Relative Contraindications

  • Alternative testing should be preferred in these cases: history of allergic reaction to iodinated contrast without history of anaphylaxis or allergic reaction after adequate steroid/antihistamine preparation

  • Glomerular filtration rate (GFR) <60

  • Previous substantial volume of contrast within 24 h (this will vary with the GFR)

  • Factors leading to potentially nondiagnostic scans (vary with scanner technology and site capabilities)

    • Heart rate is greater than the site maximum for reliable diagnostic scans after beta-blockers

    • Contraindications to beta-blockers and inadequate heart rate control

    • Atrial fibrillation or other markedly irregular rhythm

    • Body mass index >39 kg/m2

Summary of Strengths

CCTA is unique from prior forms of imaging in that it does not require stress provocation to determine burden of CAD. Multiple single-center and multicenter trials have established CCTA as a noninvasive diagnostic test with excellent sensitivity (97.2 %) and good specificity (87.4 %) for the detection of obstructive CAD with >50 % stenosis [17, 18]. The major strength of CCTA is its high negative predictive value for stenosis (99 %). In addition, CCTA is highly sensitive (90 %) and specific (92 %) for the detection of calcified and non-calcified coronary atherosclerotic plaque [57, 59, 86].

Summary of Limitations

A significant limitation of the CCTA is its lower specificity that may be attributable to a spatial resolution of about 0.5 mm. This non-ideal specificity of CCTA is concerning and could lead to increased downstream testing and, possibly, ICA with revascularization, thus warranting further improvements in CCTA technology. Another important limitation is that patients with extensive coronary calcification may have non-diagnostic scans because of calcium β€œblooming” and β€œbeam hardening” artifacts. Cardiac dysrhythmias and inadequate heart rate control during imaging are other factors leading to sub-optimal scans for diagnostic purposes.
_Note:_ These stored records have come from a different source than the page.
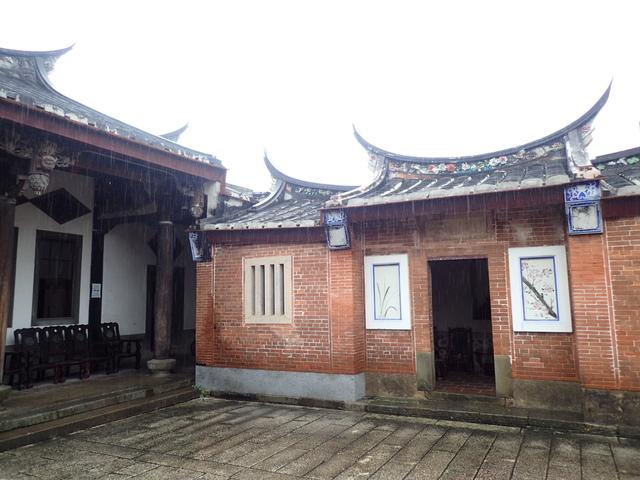 P3099692.JPG - 新埔  劉氏家廟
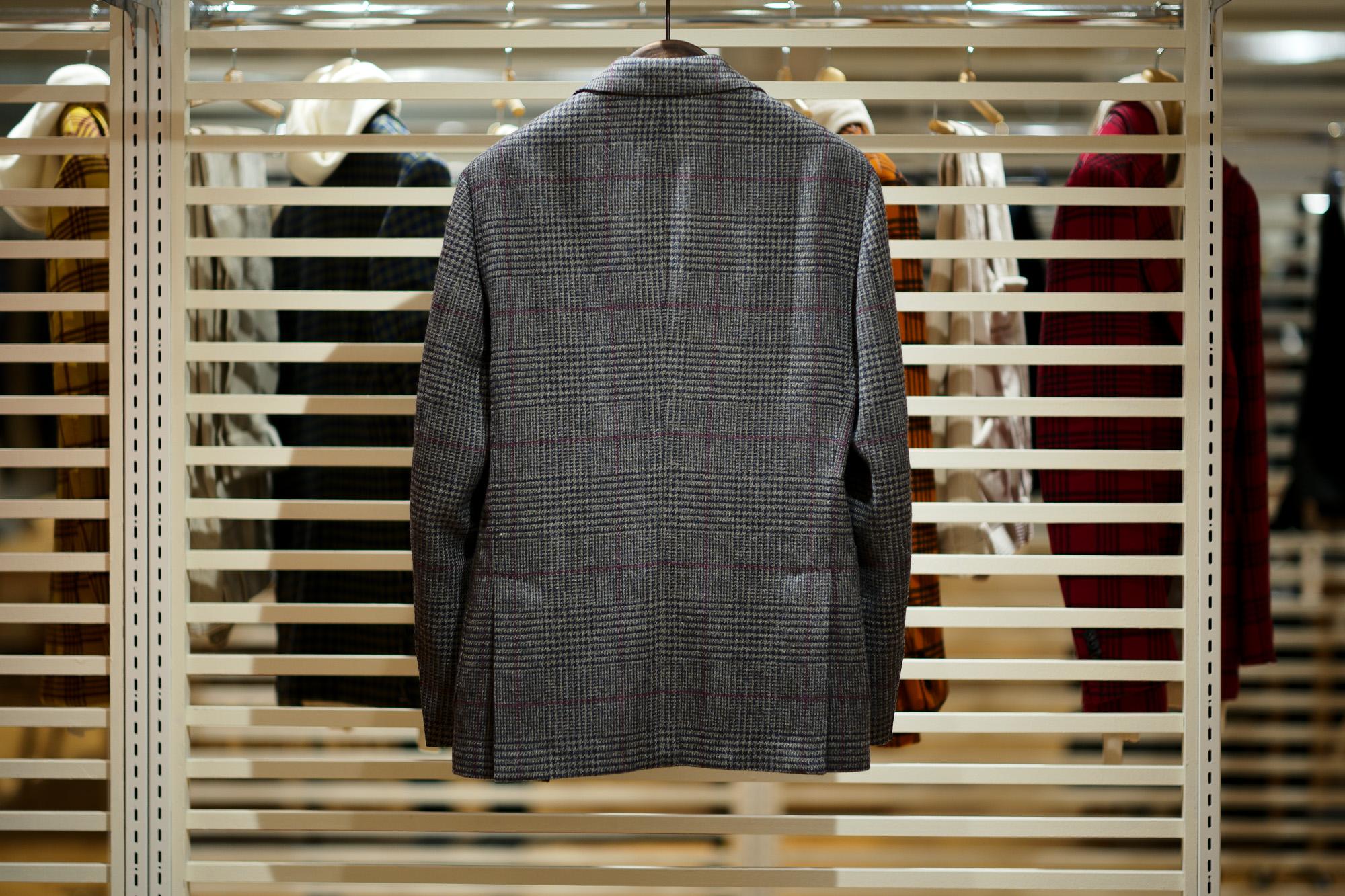 LARDINI / ラルディーニ (2020 秋冬 プレ展示会) 愛知 名古屋 altoediritto アルトエデリット スーツ ジャケット カシミヤ 黒のジャケット 黒のカシミヤジャケット
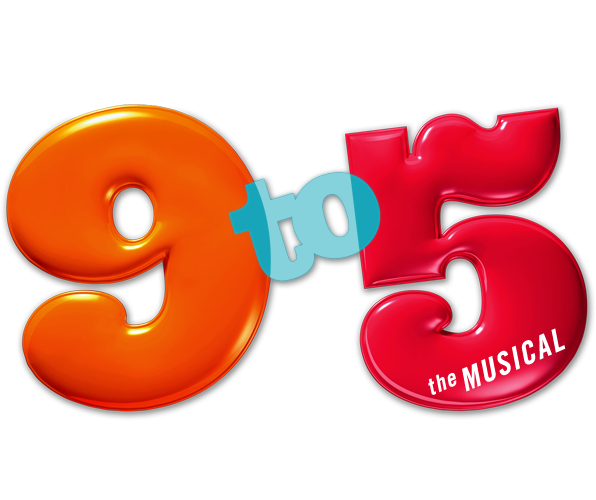9-to-5-the-musical-national-tour-logo.png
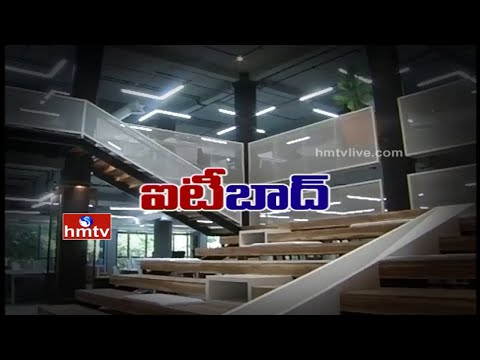 Hyderabad Turns IT Hub | Ease of Doing Business in TS | News Angle | Prof Nageshwar | Epi 86 | HMTV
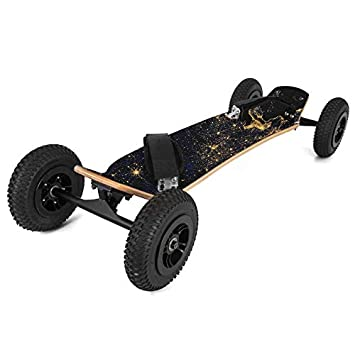 Happybuy MountainBoard 39 All-Terrain Skateboard Longboard Off Road Skateboard with Bindings for Cruising, Free-Style, Downhill and Dancing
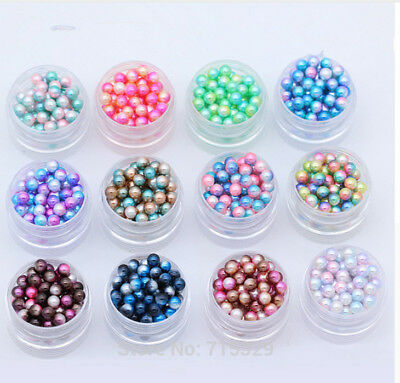 New 3-12mm ABS Imitation Round Plastic ABS Loose Beads for Necklace Bracelet DIY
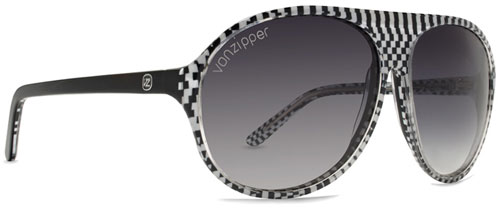 Von Zipper Rockford Sunglasses - White Czech / Grey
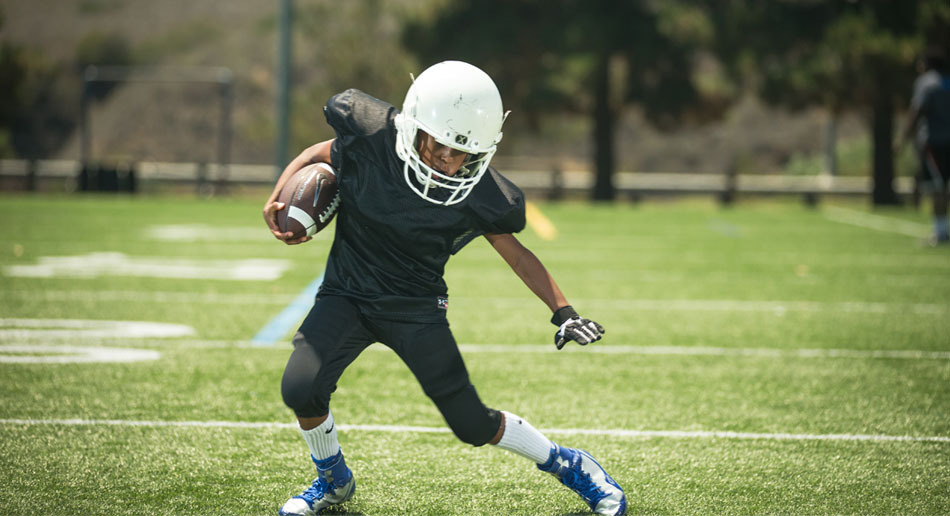 75b2ced4b Contact Football Camp Lake Forest College
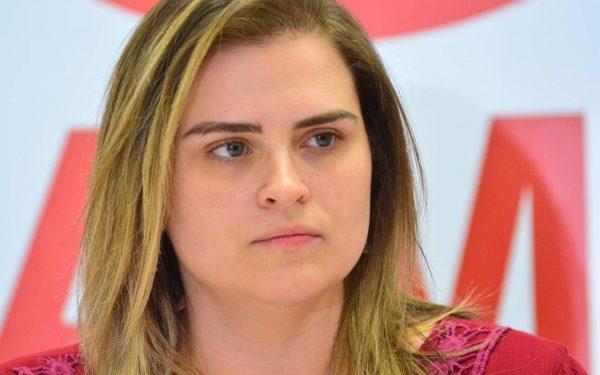 PT perdeu em 11 das 15 disputas de segundo turno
Moreover, assessment of CAD by cardiac CT requires ionizing radiation exposure and administration of contrast dye, compared to other modalities (e.g., exercise treadmill, rest echocardiography, exercise or pharmacologic stress echocardiography, rest or stress cardiac magnetic resonance imaging). Patients with significant contrast dye allergies or renal insufficiency are not candidates for CCTA. Morbid obesity can compromise image quality and thus reduce diagnostic accuracy or require higher doses of radiation. Higher heart rates and arrhythmias can cause misregistration artifacts, leading to poor visualization of the coronary arteries.

Future Directions

Chest pain is so commonly encountered in the practice of medicine and future advancements in CCTA technology are expected to improve the overall accuracy of CT-determined stenosis in comparison with reference standard fractional flow reserve (FFR) measurements during ICA. Currently, investigators are interested in changing the face of how ACS is diagnosed and managed by improving the specificity of qualitative determination of coronary stenosis by fractional flow reserve derived from CT, or FFRCT, a novel non-invasive method that applies computational fluid dynamics for the calculation of FFR from typically acquired CCTA studies. This technique has been demonstrated to have higher diagnostic performance for ischemia-causing lesions than any other functional imaging method [87]. Importantly, given its ability to obviate the requirement for use of adenosine or for additional scanning, this technique offers the added safety to not require increased radiation doses. In the future, it is expected that the maturation of dual-energy CT may further improves stenosis assessment and diagnostic accuracy in patients with heavy coronary calcifications, and may allow for further radiation reduction. In aggregate, noninvasive coronary imaging by CT is likely here to stay.